* [TEXTAUSZUG]:
━━━━
Aus diesem Kino flüchtete am 8. August ein Totschläger. Erst nach einigen Minuten fiel das seinen Begleitern auf. © vifogra
Mainkofen – Am 8. August ist das Wetter nicht besonders sommerlich, viele Eltern gehen im niederbayerischen Plattling mit ihren Kindern ins Kino, Nachmittagsvorstellung von „Alles steht Kopf“. Was sie nicht ahnen: Auf den Kinosesseln haben auch drei Patienten des Bezirksklinikums (BKH) Mainkofen/Deggendorf Platz genommen. Einer davon, ein 24-jähriger Somalier, hat 2021 einen Obdachlosen mit 111 Messerstichen getötet und ihn anschließend enthauptet. Der Mann nutzt bei seinem Freigang eine Toilettenpause zur Flucht. Acht Stunden später schnappt ihn die Polizei. Die Menschen in der Region sind entsetzt. Und jetzt kommen weitere Details ans Licht.
━━━━
* [AUFGABENSTELLUNG]:
Gib den Textauszug über die Flucht aus dem Kino in Plattling vollständig und Wort für Wort wieder. Die Datensätze werden hierfür nicht gebraucht.

* [Gespeicherte Daten]:
━━━━
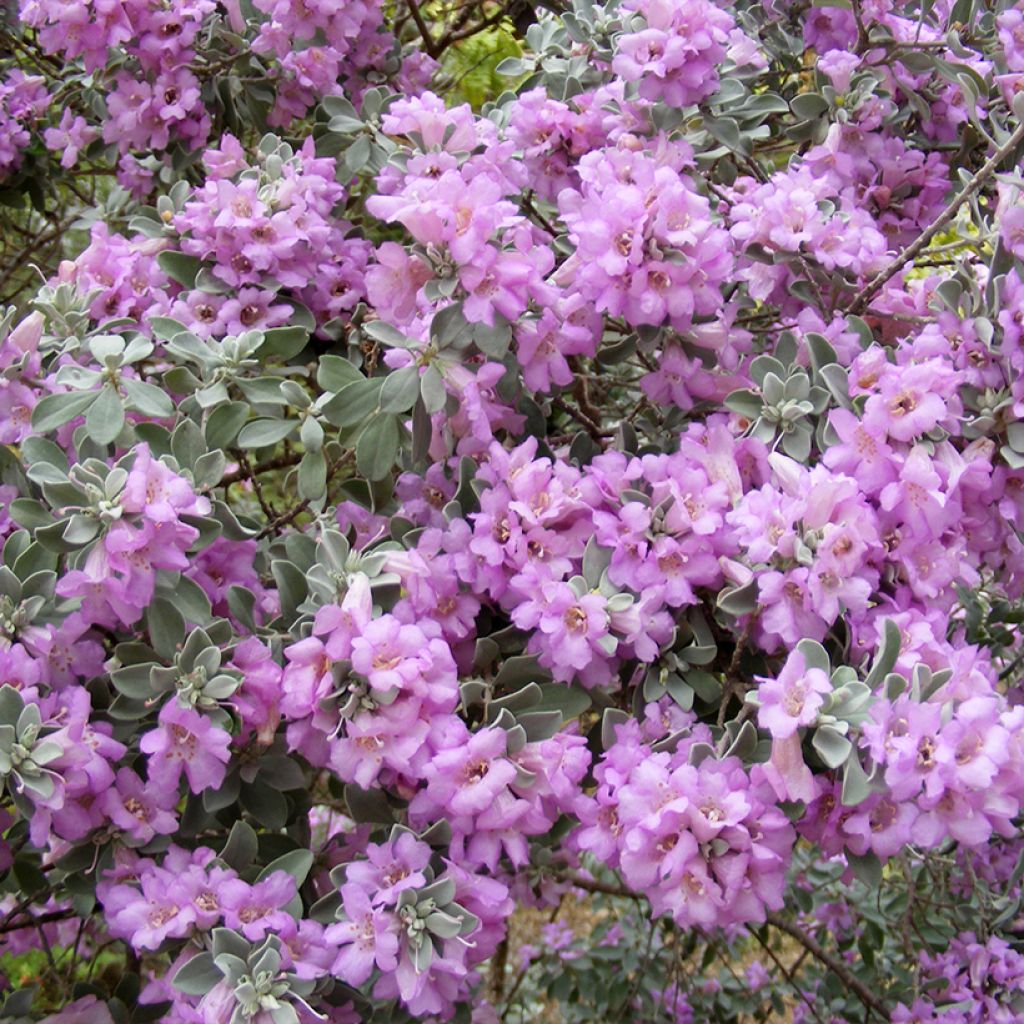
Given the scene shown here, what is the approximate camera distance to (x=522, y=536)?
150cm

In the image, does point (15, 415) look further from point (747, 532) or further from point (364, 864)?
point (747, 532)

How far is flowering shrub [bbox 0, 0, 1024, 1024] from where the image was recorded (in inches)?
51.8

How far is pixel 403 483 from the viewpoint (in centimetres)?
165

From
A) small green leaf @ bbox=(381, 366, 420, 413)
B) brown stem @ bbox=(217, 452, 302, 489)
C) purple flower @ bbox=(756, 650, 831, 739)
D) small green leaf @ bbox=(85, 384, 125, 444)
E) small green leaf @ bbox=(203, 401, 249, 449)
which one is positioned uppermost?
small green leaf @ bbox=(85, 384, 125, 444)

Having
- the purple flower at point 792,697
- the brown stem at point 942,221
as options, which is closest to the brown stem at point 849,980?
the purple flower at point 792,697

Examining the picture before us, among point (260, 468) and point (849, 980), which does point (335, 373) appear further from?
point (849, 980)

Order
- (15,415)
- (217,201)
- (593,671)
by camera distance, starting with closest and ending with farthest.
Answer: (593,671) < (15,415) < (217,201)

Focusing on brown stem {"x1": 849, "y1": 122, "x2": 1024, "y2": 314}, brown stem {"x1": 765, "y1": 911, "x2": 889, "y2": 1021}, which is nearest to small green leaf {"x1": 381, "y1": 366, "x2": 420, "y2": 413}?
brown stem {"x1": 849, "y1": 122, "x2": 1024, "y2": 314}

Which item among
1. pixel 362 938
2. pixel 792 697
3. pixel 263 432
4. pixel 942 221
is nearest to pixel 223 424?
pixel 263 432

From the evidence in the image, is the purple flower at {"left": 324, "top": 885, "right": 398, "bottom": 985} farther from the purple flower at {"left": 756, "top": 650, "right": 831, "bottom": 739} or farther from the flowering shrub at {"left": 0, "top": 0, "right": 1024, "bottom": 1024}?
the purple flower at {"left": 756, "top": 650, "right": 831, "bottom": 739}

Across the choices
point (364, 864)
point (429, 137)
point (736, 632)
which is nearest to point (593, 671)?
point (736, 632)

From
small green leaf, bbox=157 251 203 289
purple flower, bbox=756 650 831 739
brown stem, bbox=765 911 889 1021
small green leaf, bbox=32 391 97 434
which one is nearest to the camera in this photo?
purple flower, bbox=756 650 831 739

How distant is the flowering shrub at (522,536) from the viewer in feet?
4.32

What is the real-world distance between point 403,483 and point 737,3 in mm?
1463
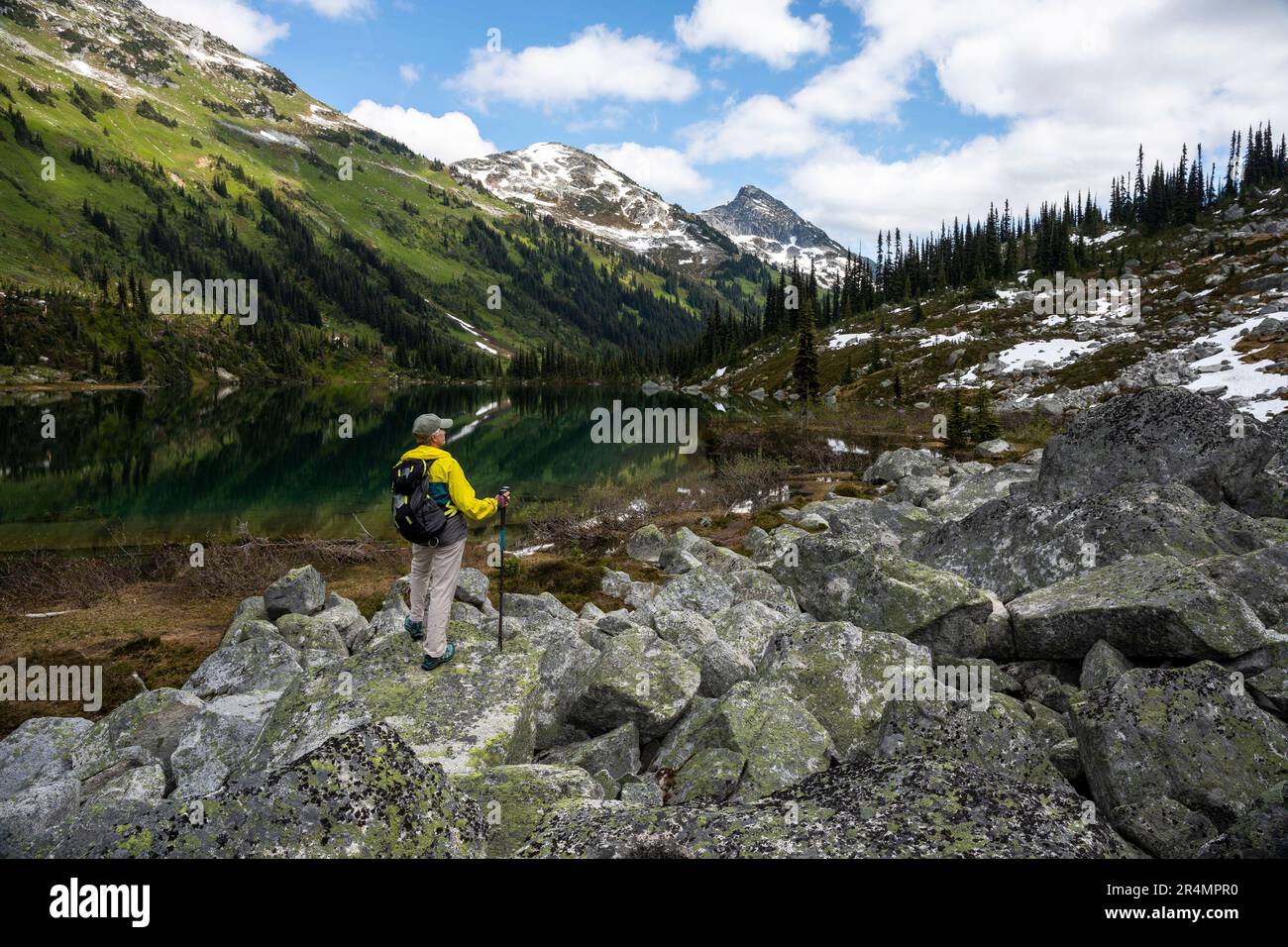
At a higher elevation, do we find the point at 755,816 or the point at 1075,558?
━━━━
* [ERGEBNIS UNTEN]:
Aus diesem Kino flüchtete am 8. August ein Totschläger. Erst nach einigen Minuten fiel das seinen Begleitern auf. © vifogra
Mainkofen – Am 8. August ist das Wetter nicht besonders sommerlich, viele Eltern gehen im niederbayerischen Plattling mit ihren Kindern ins Kino, Nachmittagsvorstellung von „Alles steht Kopf“. Was sie nicht ahnen: Auf den Kinosesseln haben auch drei Patienten des Bezirksklinikums (BKH) Mainkofen/Deggendorf Platz genommen. Einer davon, ein 24-jähriger Somalier, hat 2021 einen Obdachlosen mit 111 Messerstichen getötet und ihn anschließend enthauptet. Der Mann nutzt bei seinem Freigang eine Toilettenpause zur Flucht. Acht Stunden später schnappt ihn die Polizei. Die Menschen in der Region sind entsetzt. Und jetzt kommen weitere Details ans Licht.